▸ **Problem statement**: Pick out each line below that contains the word "railing", with case counting, and copy those lines in full.

▸ **Data for the task**:
────────────────

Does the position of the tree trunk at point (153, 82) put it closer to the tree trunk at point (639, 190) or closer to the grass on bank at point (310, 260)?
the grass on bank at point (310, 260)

────────────────

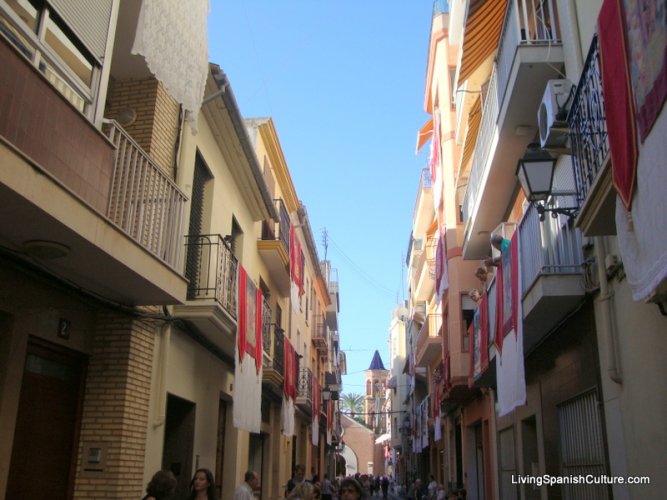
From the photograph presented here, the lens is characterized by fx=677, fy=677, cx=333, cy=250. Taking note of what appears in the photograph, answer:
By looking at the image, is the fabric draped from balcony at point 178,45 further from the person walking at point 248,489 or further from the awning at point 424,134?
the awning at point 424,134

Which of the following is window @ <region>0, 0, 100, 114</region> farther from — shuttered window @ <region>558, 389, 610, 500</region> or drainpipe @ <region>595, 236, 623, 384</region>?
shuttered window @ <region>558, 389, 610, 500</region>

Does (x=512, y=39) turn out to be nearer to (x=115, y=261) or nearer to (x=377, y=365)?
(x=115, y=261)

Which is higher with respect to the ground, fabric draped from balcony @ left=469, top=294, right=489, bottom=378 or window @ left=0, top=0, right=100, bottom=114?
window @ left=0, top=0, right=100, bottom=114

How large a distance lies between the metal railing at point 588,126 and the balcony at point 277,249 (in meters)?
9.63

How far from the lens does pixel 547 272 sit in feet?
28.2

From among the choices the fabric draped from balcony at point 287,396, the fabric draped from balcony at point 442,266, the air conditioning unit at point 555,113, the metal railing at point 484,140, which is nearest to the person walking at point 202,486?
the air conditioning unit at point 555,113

────────────────

▸ **Output below**:
How large a distance lies between the metal railing at point 588,126 and the balcony at point 277,249 (in meters)?
From among the choices the fabric draped from balcony at point 287,396, the fabric draped from balcony at point 442,266, the air conditioning unit at point 555,113, the metal railing at point 484,140, which is nearest to the person walking at point 202,486?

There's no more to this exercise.